Прилепов-старший покрутил головой, чтобы ослабить мою хватку, и натужно прохрипел:
– Не надо разговаривать с ним, как со взрослым. Он не понимает.
– Может, ему еще и игрушку дать? – насмешливо спросил я. И с тем же сарказмом глянул на Гарика. – Может, с папкой поиграешься? Дать тебе топор? Папке по головке немного постучишь… Тебе же не нравится, что папка с тетей Олей жил. Не нравится же, да? Вот и накажешь его за такое безобразие…
Гарик думал долго, напряженно, несколько раз обратился ко мне взглядом, в котором пульсировала, но так и не смогла пробиться благоразумная мысль. Но в знак согласия все же кивнул, стукнувшись при этом подбородком о грудь.
В голове у него была каша, сваренная из детских желаний и взрослой жестокости, с которой он осуществлял свои замыслы, ужасающие кого угодно, но только не его самого. И сейчас он даже не понимал, насколько жестко поставлен вопрос. Он думал лишь о том, что папу нужно наказать за то, что он жил со своей экономкой. И когда он кивнул, отвечая мне согласием, я понял, что нет больше смысла разговаривать с ним о чем-то. Этот дегенерат был недостоин жалости, но я мог бы его понять. Как мог бы понять человека с синдромом Дауна, который со вкусом глотает собственные сопли. Ну, нравится ему это, и все тут. Но то сопли, а этот кусок человеческой плоти жестоко убивал людей… Нет, не достоин он был ни жалости, ни пощады. Единственное, в чем я мог пойти ему навстречу, так это оставить его в покое.
Но Давид Юльевич не мог стерпеть такой ответ:
– Сынок, разве папа сделал тебе что-то плохое? – возмущенно, но с привычным для таких случаев сюсюканьем, спросил он.
– Нет, – мотнул головой Гарик.
– Почему же ты хочешь его убить?
– Ольга плохая… И папа плохой…
– Кто тебе такое сказал? Сергей?
– Сергей сказал, что Ольга плохая. Сергей не сказал, что папа плохой. Сергей сказал, что Ольгу наказать надо… Это все Сергей! – Гарик капризно надул губы, как ребенок, обиженный отцовским наказанием, и зарыдал, размазывая по лицу слезы и сопли.
Я с сомнением смотрел на него. Может, и стоило пожалеть парня. Ведь видно же, что человек явно не в себе. Жалеет же мой знакомый доктор Вадим Ефремович своих буйнопомешанных пациентов?.. Может, и правильно, что Гарика не посадят в камеру смертников, а отправят на принудительное, пусть и пожизненное, но лечение.

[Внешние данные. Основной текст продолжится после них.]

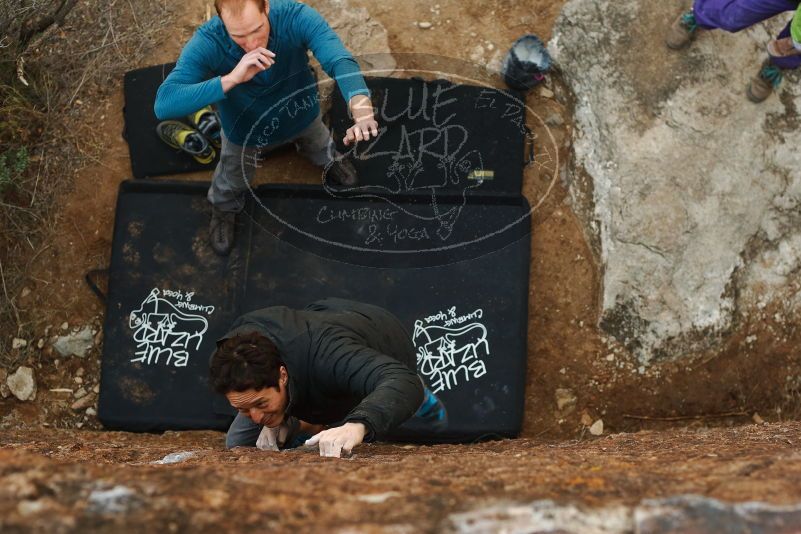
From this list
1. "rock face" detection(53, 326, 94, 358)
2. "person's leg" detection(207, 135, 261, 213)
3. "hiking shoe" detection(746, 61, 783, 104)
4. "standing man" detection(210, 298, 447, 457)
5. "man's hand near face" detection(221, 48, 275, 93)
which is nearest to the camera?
"standing man" detection(210, 298, 447, 457)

– Иван, вы же видите, он совсем как ребенок, – умоляще воззвал ко мне Давид Юльевич. – Вы же сами сказали, что убивал он не по своей воле. Им все время манипулируют. То Костя какой-то, то Сергей.
– И что из того?
– Костя уже наказан. Сергей тоже…
– А вы?.. Вы же слышали, папа плохой! – в ехидной насмешке скривил я губы.

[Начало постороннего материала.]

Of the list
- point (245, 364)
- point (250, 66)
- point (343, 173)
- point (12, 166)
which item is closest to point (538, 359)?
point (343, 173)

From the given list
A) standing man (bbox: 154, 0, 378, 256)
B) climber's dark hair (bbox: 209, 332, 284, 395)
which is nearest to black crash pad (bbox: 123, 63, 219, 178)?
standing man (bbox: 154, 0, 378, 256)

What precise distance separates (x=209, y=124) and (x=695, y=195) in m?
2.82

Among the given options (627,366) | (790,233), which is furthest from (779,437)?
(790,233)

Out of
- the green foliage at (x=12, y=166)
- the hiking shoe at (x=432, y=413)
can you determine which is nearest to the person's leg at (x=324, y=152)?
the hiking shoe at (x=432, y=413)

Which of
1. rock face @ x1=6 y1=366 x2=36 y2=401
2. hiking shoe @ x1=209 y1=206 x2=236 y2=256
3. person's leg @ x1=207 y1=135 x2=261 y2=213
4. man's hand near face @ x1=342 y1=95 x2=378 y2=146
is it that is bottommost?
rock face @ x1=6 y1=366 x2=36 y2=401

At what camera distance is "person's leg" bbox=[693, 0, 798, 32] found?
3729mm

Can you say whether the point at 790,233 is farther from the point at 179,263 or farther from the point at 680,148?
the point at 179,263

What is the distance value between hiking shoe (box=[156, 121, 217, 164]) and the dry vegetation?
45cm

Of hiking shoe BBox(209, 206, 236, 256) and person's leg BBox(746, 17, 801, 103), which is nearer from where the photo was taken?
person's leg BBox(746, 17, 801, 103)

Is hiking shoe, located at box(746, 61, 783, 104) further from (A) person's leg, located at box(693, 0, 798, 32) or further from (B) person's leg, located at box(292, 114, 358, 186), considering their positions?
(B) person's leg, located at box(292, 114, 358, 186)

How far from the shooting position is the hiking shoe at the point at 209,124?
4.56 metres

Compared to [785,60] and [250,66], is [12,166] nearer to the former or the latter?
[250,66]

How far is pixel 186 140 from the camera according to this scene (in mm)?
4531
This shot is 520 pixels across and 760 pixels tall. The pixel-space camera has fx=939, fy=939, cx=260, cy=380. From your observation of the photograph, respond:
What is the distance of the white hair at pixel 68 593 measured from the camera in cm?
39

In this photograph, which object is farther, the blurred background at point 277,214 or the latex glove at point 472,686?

– Он сам не ведает, что творит.
– Ведает, не ведает, а три трупа как с куста… Пардон, уже четыре…
– Ну что поделать, если он такой уродился. Это все радиация. Проклятая радиация… Что, если у вас родится такой сын?

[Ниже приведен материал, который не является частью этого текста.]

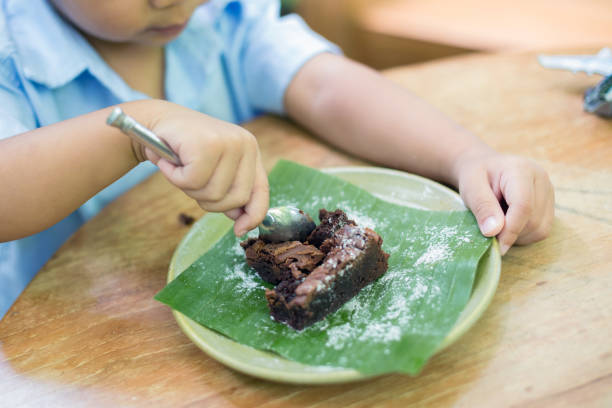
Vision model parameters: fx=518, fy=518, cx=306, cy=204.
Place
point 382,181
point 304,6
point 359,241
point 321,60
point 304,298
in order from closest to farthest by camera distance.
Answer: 1. point 304,298
2. point 359,241
3. point 382,181
4. point 321,60
5. point 304,6

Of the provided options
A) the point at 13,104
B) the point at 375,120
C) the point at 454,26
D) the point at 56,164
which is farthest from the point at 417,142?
the point at 454,26

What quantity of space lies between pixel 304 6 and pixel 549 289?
352 centimetres

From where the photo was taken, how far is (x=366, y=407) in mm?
842

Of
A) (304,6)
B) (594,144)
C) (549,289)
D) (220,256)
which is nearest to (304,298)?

– Я бы задушил его собственными руками, если бы узнал, что он вытворяет.
Одна мысль о том, что мой сын может родиться таким чудовищем, разозлила меня, и я едва не задушил непрошеного прорицателя.
– Вот так бы я с ним поступил! – ослабив хватку, сказал я. – А вы ему во всем потакали.
– Неправда, я отправил за ним Сергея, – судорожно хватая ртом воздух, прохрипел Прилепов.
– Да, но это не помешало ему похитить Арину, а потом убить и Костю.